Prime Minister Hun Sen has given 20 million riel ($5,000) to Kong Seiha – a boy living in Run Ta Ek commune of Siem Reap province’s Banteay Srei district – and promised to build a house for his family, among other donations to them, according to provincial governor Tea Seiha on November 3.
Banteay Srei district governor Khim Finan told The Post on November 3 that the prime minister had provided the boy and his family with 20 million riel and promised them a house worth over $3,000 as well as a mobile phone, study materials and groceries.
“The governor brought [Hun Sen’s] gifts and money to the family of Kong Seiha this morning [November 3] and the construction of the house will begin soon. Officials will come and make a site inspection today or tomorrow to speed things along for them,” he said.
Seiha’s family has been showered with both public and private donations from a variety of sources ever since a photo of the boy arriving at school shoeless on the first day with his vaccination card in a plastic bag tied to his shirt – as an improvised means of waterproofing it – went viral following Hun Sen pointing it out as an example of why school children should be allowed to carry copies of their vaccination cards to school.
“On behalf of the district administration and local authorities, we are doing our best to facilitate arrangements for them to have a better life. They will be provided with both a home and help with establishing their own business because currently they are just working in other farmer’s rice fields,” Finan said.
He added that the family had received a significant amount of money and other material goods to sustain them for now and the district administration would help them open a suitable family business so they could sustain themselves in the future.
Leng Navatra, the general director of Borey Leng Navatra Group, also donated 20 million riel to Seiha for his education.
“In fact, you are very lucky to now have the opportunity to go to school.
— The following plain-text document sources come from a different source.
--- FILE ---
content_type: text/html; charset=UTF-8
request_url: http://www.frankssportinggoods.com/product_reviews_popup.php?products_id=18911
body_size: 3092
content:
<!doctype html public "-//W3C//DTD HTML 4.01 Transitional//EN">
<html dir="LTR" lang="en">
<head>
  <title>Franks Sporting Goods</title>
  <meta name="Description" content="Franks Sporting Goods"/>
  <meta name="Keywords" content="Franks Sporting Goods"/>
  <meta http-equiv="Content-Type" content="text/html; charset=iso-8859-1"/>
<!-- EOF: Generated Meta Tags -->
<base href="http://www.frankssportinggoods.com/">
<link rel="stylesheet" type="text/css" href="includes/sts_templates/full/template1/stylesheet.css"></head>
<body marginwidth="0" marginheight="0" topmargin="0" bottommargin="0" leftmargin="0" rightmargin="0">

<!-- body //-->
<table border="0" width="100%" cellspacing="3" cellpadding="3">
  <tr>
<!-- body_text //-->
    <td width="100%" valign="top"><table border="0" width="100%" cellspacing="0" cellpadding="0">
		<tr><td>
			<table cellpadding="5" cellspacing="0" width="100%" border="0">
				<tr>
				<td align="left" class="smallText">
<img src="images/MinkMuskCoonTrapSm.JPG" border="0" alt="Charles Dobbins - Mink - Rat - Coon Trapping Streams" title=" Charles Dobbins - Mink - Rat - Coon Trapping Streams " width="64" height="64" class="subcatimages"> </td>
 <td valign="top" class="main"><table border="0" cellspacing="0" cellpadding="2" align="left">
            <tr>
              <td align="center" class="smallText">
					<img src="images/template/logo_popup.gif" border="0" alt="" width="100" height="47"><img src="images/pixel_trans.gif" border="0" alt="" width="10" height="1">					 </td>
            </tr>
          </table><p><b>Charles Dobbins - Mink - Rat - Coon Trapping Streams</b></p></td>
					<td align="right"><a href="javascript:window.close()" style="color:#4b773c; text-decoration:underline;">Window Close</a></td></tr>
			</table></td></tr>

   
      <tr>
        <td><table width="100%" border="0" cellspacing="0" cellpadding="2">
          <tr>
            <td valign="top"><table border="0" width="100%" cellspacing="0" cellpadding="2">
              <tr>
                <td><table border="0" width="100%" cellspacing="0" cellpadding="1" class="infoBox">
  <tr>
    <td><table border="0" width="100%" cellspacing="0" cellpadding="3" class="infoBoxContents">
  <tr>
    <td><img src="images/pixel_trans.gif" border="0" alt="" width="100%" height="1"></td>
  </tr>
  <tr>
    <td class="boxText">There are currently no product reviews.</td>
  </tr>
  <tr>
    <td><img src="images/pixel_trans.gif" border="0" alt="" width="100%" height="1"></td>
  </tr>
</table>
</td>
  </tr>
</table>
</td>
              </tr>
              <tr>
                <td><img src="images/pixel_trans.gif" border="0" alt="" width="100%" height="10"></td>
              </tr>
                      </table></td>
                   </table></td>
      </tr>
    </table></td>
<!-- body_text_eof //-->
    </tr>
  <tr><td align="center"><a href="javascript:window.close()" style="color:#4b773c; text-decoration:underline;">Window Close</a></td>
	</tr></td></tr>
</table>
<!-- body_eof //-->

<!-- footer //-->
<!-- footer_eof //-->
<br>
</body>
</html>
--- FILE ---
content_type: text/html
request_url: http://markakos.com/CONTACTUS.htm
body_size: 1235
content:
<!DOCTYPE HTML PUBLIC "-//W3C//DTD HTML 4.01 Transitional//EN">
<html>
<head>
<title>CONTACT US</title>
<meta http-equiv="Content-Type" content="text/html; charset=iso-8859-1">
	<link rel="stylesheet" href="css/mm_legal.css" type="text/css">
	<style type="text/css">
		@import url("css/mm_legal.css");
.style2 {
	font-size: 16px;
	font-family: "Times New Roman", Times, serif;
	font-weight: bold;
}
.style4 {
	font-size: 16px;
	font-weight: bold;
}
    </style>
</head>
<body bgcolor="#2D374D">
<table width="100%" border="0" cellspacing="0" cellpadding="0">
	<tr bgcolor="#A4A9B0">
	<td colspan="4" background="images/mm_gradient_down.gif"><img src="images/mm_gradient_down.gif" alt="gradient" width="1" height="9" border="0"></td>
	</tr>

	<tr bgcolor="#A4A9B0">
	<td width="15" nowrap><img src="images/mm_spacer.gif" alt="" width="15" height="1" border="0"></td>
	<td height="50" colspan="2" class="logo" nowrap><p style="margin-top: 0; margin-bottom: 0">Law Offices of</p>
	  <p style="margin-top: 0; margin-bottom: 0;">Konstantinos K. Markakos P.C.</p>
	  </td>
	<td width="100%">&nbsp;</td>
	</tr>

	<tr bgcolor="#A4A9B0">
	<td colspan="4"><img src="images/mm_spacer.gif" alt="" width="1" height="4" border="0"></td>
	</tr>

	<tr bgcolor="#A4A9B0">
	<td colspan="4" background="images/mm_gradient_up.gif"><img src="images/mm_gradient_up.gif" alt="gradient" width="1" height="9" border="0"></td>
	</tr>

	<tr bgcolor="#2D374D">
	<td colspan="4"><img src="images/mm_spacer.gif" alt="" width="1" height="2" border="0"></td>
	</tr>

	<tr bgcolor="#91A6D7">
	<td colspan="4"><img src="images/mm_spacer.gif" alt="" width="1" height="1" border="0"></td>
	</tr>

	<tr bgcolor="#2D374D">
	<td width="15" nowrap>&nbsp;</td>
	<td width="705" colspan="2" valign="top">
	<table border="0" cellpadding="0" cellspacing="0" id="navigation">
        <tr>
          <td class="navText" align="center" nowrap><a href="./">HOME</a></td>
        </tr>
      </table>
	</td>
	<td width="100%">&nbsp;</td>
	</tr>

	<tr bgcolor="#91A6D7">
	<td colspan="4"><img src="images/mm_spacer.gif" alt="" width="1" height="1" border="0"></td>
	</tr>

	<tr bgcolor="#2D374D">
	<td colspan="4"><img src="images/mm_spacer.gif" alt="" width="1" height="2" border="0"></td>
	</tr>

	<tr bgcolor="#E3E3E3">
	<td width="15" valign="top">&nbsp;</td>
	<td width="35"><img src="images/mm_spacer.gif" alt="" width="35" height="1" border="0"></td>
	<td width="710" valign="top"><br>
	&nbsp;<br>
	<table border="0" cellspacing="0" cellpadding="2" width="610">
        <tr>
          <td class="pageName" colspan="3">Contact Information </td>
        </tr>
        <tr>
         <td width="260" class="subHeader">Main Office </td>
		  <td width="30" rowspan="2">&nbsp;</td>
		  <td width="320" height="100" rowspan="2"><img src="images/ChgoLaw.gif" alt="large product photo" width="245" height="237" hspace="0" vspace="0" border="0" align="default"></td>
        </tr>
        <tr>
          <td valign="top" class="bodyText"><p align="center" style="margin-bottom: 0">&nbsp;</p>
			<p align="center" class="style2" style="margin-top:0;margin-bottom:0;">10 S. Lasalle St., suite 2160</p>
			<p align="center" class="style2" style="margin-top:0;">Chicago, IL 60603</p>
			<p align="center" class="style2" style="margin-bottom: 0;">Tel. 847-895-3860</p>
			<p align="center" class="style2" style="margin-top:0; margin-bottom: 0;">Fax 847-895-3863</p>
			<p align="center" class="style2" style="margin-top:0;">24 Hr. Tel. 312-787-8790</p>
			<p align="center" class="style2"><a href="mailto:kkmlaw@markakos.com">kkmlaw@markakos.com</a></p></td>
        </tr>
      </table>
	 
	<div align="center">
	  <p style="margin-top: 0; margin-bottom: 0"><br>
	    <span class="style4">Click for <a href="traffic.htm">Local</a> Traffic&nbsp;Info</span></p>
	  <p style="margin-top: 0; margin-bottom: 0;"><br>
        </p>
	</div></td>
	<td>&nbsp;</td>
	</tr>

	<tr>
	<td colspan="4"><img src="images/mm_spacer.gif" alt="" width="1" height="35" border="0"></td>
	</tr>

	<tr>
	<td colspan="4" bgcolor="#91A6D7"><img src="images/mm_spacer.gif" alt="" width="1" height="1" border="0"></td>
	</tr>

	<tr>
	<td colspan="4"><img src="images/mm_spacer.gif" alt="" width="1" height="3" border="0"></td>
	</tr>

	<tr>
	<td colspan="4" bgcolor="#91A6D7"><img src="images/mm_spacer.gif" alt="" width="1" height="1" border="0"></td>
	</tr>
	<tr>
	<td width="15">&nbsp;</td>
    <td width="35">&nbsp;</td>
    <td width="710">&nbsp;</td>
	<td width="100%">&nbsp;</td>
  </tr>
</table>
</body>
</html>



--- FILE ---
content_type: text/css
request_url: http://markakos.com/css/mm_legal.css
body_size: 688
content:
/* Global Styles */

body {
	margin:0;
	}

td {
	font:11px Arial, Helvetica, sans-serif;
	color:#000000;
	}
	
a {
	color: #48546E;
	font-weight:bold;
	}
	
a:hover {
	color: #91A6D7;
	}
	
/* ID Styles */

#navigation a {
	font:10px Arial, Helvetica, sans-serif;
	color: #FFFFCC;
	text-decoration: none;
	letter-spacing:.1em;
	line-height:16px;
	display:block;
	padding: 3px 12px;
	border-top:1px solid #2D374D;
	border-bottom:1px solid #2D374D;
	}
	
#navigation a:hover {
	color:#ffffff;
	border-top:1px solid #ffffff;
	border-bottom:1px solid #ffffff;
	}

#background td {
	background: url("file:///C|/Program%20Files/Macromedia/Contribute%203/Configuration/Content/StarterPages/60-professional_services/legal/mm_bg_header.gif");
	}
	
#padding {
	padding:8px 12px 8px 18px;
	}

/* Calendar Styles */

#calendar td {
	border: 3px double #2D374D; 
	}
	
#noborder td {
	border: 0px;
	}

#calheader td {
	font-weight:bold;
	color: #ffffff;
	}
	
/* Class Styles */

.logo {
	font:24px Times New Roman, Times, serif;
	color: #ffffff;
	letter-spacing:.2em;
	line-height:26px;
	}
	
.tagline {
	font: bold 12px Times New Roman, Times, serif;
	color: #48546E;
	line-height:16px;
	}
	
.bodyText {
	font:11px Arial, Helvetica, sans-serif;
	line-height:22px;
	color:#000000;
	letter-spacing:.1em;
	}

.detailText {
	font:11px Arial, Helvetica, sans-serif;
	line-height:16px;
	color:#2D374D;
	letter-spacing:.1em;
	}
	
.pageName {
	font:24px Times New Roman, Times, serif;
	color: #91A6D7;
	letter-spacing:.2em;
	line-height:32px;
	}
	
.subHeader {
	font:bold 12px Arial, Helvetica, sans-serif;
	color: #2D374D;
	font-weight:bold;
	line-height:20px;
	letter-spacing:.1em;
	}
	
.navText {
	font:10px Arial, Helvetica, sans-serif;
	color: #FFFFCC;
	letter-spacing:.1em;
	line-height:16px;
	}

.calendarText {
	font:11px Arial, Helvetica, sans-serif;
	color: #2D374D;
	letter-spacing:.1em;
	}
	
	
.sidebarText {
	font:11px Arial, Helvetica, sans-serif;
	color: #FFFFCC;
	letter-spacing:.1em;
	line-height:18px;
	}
In past times when our country was struggling and was not at peace even studying was impossible,” Navatra wrote on Seiha’s Facebook page.
Venerable Hak Sienghai, executive director of the Buddhism for Education of Cambodia non-profit organisation founded by volunteer monks, paid a personal visit to Seiha and his family on November 3, bringing various gifts from donors to him and giving out study materials to Seiha and hundreds of other students living in the area.
According to Finan, Seiha is a first-grade student at Chey Primary School and he has a 5-year-old sister. They are from a very poor family whose parents are sharecroppers in Svay Leu district – farming other people’s land in exchange for a portion of the rice produced – because they don’t own any land themselves.
Finan said that when the schools were closed due to the pandemic they had to bring their children with them to work in the rice fields. Once the schools reopened they promptly sent their children back to school – despite their being shoeless for lack of money to buy any – leading to this surprise improvement in their fortunes.